Ich laufe tapfer weiter durch die immer dichter werdende Menge und biete Sunnys Kekse an. Ein paar kann ich schon bei unserem Stand erkennen und ich bin zufrieden. Ein wirklich guter Tag für einen Donnerstag. Normalerweise ist nicht so viel los, aber wahrscheinlich liegt es daran, dass Weihnachten immer näher rückt.

Ich steure eine Gruppe junger Männer an, bemerke gerade noch rechtzeitig, dass ich einen kenne und mache auf dem Absatz kehrt. Mein Herz rast und ich habe meine liebe Mühe mit dem Atmen.

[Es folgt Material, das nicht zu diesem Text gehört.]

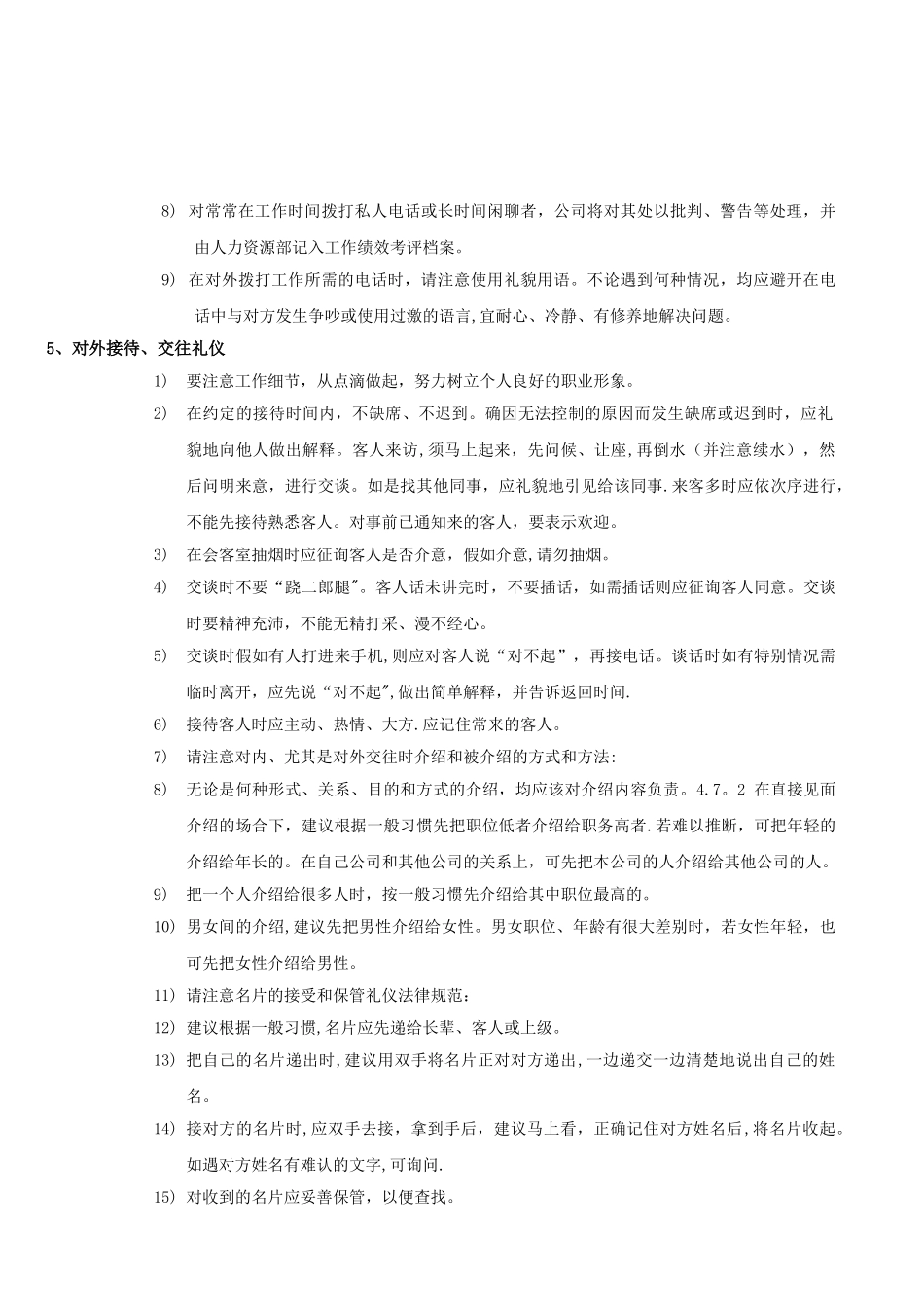 8) 对常常在工作时间拨打私人电话或长时间闲聊者，公司将对其处以批判、警告等处理，并由人力资源部记入工作绩效考评档案。

9) 在对外拨打工作所需的电话时，请注意使用礼貌用语。不论遇到何种情况，均应避开在电话中与对方发生争吵或使用过激的语言,宜耐心、冷静、有修养地解决问题。

5、对外接待、交往礼仪

1) 要注意工作细节，从点滴做起，努力树立个人良好的职业形象。

2) 在约定的接待时间内，不缺席、不迟到。确因无法控制的原因而发生缺席或迟到时，应礼貌地向他人做出解释。客人来访，须马上起来，先问候、让座，再倒水（并注意续水），然后问明来意，进行交谈。如是找其他同事，应礼貌地引见给该同事.来客多时应依次序进行，不能先接待熟悉客人。对事前已通知来的客人，要表示欢迎。

3) 在会客室抽烟时应征询客人是否介意，假如介意,请勿抽烟。

4) 交谈时不要“跷二郎腿"。客人话未讲完时，不要插话，如需插话则应征询客人同意。交谈时要精神充沛，不能无精打采、漫不经心。

5) 交谈时假如有人打进来手机,则应对客人说“对不起”，再接电话。谈话时如有特别情况需临时离开，应先说“对不起",做出简单解释，并告诉返回时间.

6) 接待客人时应主动、热情、大方.应记住常来的客人。

7) 请注意对内、尤其是对外交往时介绍和被介绍的方式和方法:

8) 无论是何种形式、关系、目的和方式的介绍，均应该对介绍内容负责。4.7。2 在直接见面介绍的场合下，建议根据一般习惯先把职位低者介绍给职务高者.若难以推断，可把年轻的介绍给年长的。在自己公司和其他公司的关系上，可先把本公司的人介绍给其他公司的人。

9) 把一个人介绍给很多人时，按一般习惯先介绍给其中职位最高的。

10) 男女间的介绍,建议先把男性介绍给女性。男女职位、年龄有很大差别时，若女性年轻，也可先把女性介绍给男性。

11) 请注意名片的接受和保管礼仪法律规范：

12) 建议根据一般习惯,名片应先递给长辈、客人或上级。

13) 把自己的名片递出时,建议用双手将名片正对对方递出,一边递交一边清楚地说出自己的姓名。

14) 接对方的名片时,应双手去接，拿到手后，建议马上看，正确记住对方姓名后,将名片收起。如遇对方姓名有难认的文字,可询问.

15) 对收到的名片应妥善保管，以便查找。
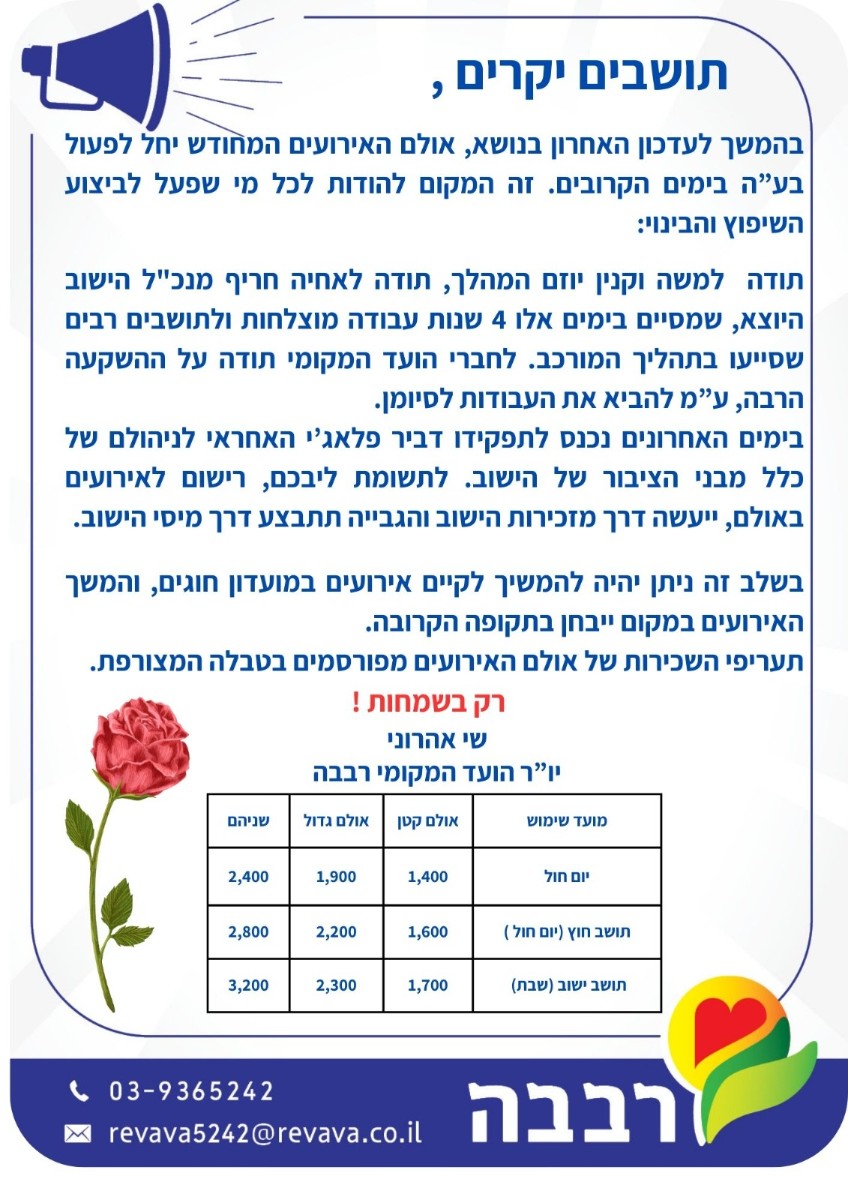 תושבים יקרים ,

בהמשך לעדכון האחרון בנושא, אולם האירועים המחודש יחל לפעול בע"ה בימים הקרובים. זה המקום להודות לכל מי שפעל לביצוע השיפוץ והבינוי:

תודה למשה וקנין יוזם המהלך, תודה לאחיה חריף מנכ"ל הישוב היוצא, שמסיים בימים אלו 4 שנות עבודה מוצלחות ולתושבים רבים שסייעו בתהליך המורכב. לחברי הועד המקומי תודה על ההשקעה הרבה, ע"מ להביא את העבודות לסיומן.
בימים האחרונים נכנס לתפקידו דביר פלאג'י האחראי לניהולם של כלל מבני הציבור של הישוב. לתשומת ליבכם, רישום לאירועים באולם, ייעשה דרך מזכירות הישוב והגבייה תתבצע דרך מיסי הישוב.

בשלב זה ניתן יהיה להמשיך לקיים אירועים במועדון חוגים, והמשך האירועים במקום ייבחן בתקופה הקרובה.
תעריפי השכירות של אולם האירועים מפורסמים בטבלה המצורפת.

רק בשמחות !
שי אהרוני
יו"ר הועד המקומי רבבה

| מועד שימוש | אולם קטן | אולם גדול | שניהם |
|---|---|---|---|
| יום חול | 1,400 | 1,900 | 2,400 |
| תושב חוץ (יום חול ) | 1,600 | 2,200 | 2,800 |
| תושב ישוב (שבת) | 1,700 | 2,300 | 3,200 |

03-9365242
revava5242@revava.co.il
רבבה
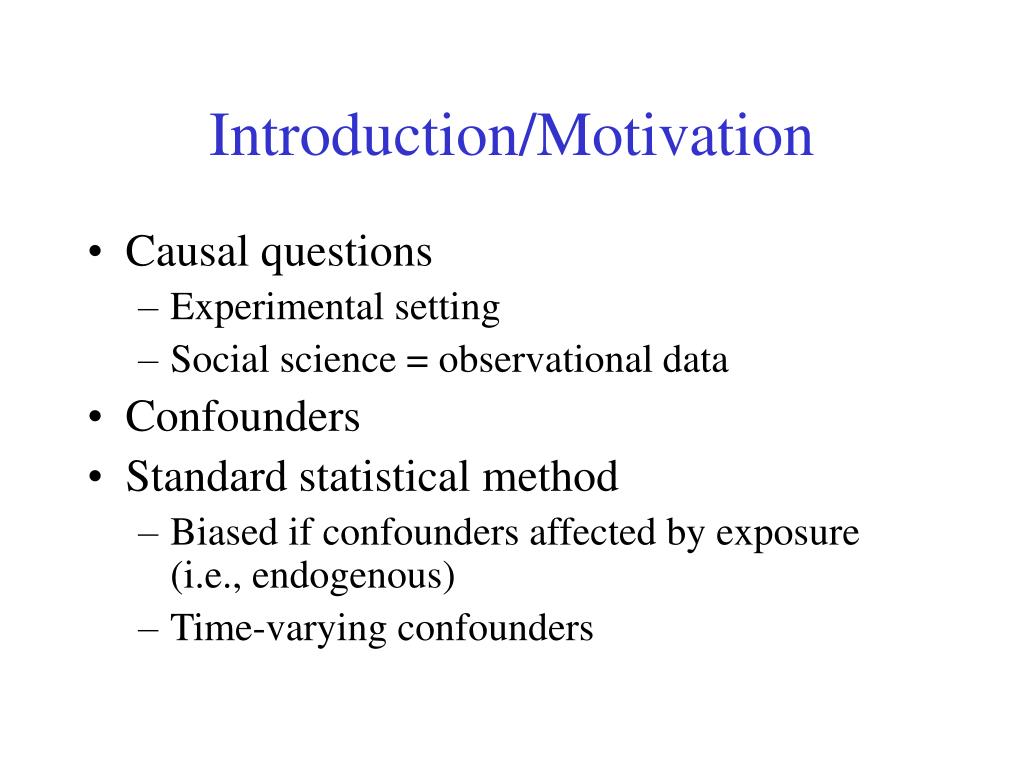 Introduction/Motivation

• Causal questions
– Experimental setting
– Social science = observational data
• Confounders
• Standard statistical method
– Biased if confounders affected by exposure (i.e., endogenous)
– Time-varying confounders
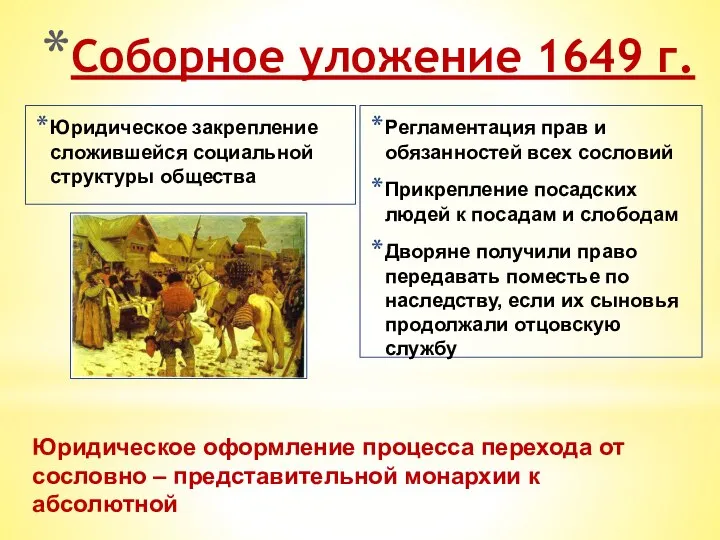 *Соборное уложение 1649 г.

*Юридическое закрепление сложившейся социальной структуры общества

*Регламентация прав и обязанностей всех сословий

*Прикрепление посадских людей к посадам и слободам

*Дворяне получили право передавать поместье по наследству, если их сыновья продолжали отцовскую службу

Юридическое оформление процесса перехода от сословно – представительной монархии к абсолютной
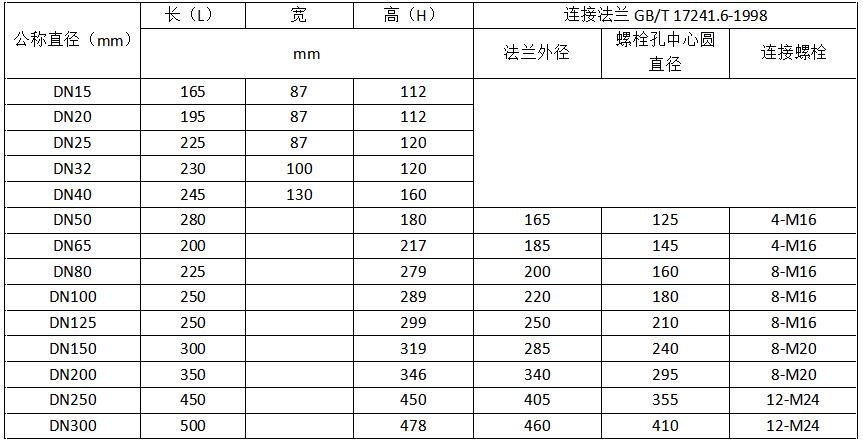 | 公称直径（mm） | 长（L） | 宽 | 高（H） | 连接法兰 GB/T 17241.6-1998 | | |
|---|---|---|---|---|---|---|
| | mm | | | 法兰外径 | 螺栓孔中心圆直径 | 连接螺栓 |
| DN15 | 165 | 87 | 112 | | | |
| DN20 | 195 | 87 | 112 | | | |
| DN25 | 225 | 87 | 120 | | | |
| DN32 | 230 | 100 | 120 | | | |
| DN40 | 245 | 130 | 160 | | | |
| DN50 | 280 | | 180 | 165 | 125 | 4-M16 |
| DN65 | 200 | | 217 | 185 | 145 | 4-M16 |
| DN80 | 225 | | 279 | 200 | 160 | 8-M16 |
| DN100 | 250 | | 289 | 220 | 180 | 8-M16 |
| DN125 | 250 | | 299 | 250 | 210 | 8-M16 |
| DN150 | 300 | | 319 | 285 | 240 | 8-M20 |
| DN200 | 350 | | 346 | 340 | 295 | 8-M20 |
| DN250 | 450 | | 450 | 405 | 355 | 12-M24 |
| DN300 | 500 | | 478 | 460 | 410 | 12-M24 |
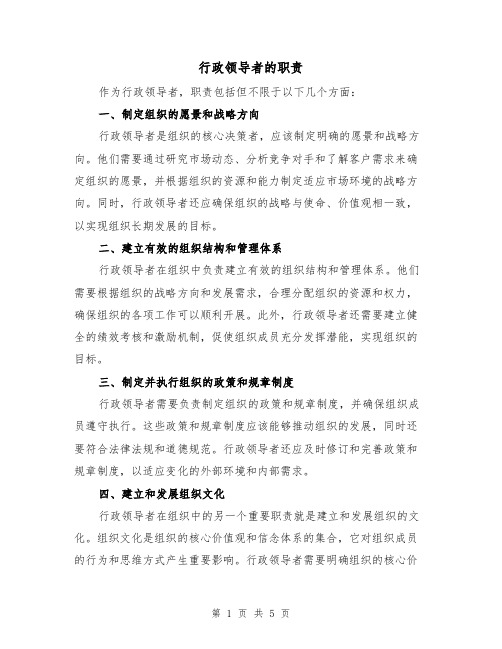 行政领导者的职责

作为行政领导者，职责包括但不限于以下几个方面：

一、制定组织的愿景和战略方向

行政领导者是组织的核心决策者，应该制定明确的愿景和战略方向。他们需要通过研究市场动态、分析竞争对手和了解客户需求来确定组织的愿景，并根据组织的资源和能力制定适应市场环境的战略方向。同时，行政领导者还应确保组织的战略与使命、价值观相一致，以实现组织长期发展的目标。

二、建立有效的组织结构和管理体系

行政领导者在组织中负责建立有效的组织结构和管理体系。他们需要根据组织的战略方向和发展需求，合理分配组织的资源和权力，确保组织的各项工作可以顺利开展。此外，行政领导者还需要建立健全的绩效考核和激励机制，促使组织成员充分发挥潜能，实现组织的目标。

三、制定并执行组织的政策和规章制度

行政领导者需要负责制定组织的政策和规章制度，并确保组织成员遵守执行。这些政策和规章制度应该能够推动组织的发展，同时还要符合法律法规和道德规范。行政领导者还应及时修订和完善政策和规章制度，以适应变化的外部环境和内部需求。

四、建立和发展组织文化

行政领导者在组织中的另一个重要职责就是建立和发展组织的文化。组织文化是组织的核心价值观和信念体系的集合，它对组织成员的行为和思维方式产生重要影响。行政领导者需要明确组织的核心价

第 1 页 共 5 页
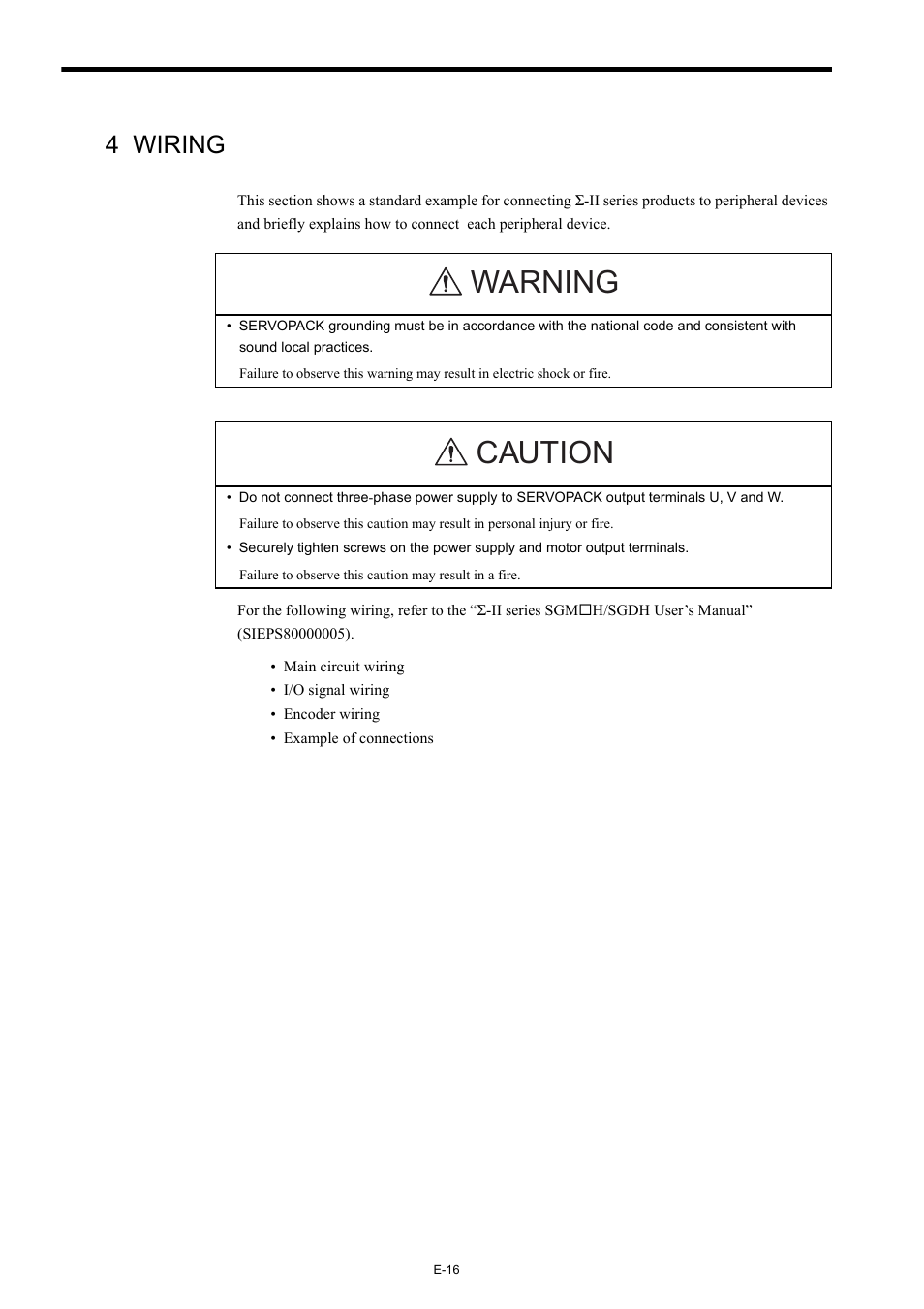 4 WIRING

This section shows a standard example for connecting Σ-II series products to peripheral devices and briefly explains how to connect each peripheral device.

WARNING

• SERVOPACK grounding must be in accordance with the national code and consistent with sound local practices.

Failure to observe this warning may result in electric shock or fire.

CAUTION

• Do not connect three-phase power supply to SERVOPACK output terminals U, V and W.

Failure to observe this caution may result in personal injury or fire.

• Securely tighten screws on the power supply and motor output terminals.

Failure to observe this caution may result in a fire.

For the following wiring, refer to the “Σ-II series SGM□H/SGDH User’s Manual” (SIEPS80000005).

• Main circuit wiring
• I/O signal wiring
• Encoder wiring
• Example of connections

E-16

Ich hätte es wissen müssen. Er arbeitet in dieser Straße und die Chancen ihn hier zu treffen standen mehr als gut. Ich ignoriere meine weichen Knie und flüchte zu Sunny. Ausnahmsweise benimmt sie sich, obwohl Ben neben ihr steht und auf Teufel komm raus mit den Hungerhaken von vorhin flirtet. Wie Sunny damit klarkommt ist mir ein Rätsel. Hektisch lege ich das Tablet ab, verschanze mich hinter unserem Stand und atme tief durch. Am liebsten würde ich mir eine runterhauen! Wie kann ich derart auf den Kerl abfahren. Noch immer. Wütend stampfe ich mit dem Fuß auf und brumme laut. Ich muss erwachsen mit der Sache umgehen, er ist bloß einer von Vielen. Punkt. Bei all den anderen war das ja auch kein Problem und bei ihm wusste ich doch von vornherein, dass es bloß ein bisschen Spaß war.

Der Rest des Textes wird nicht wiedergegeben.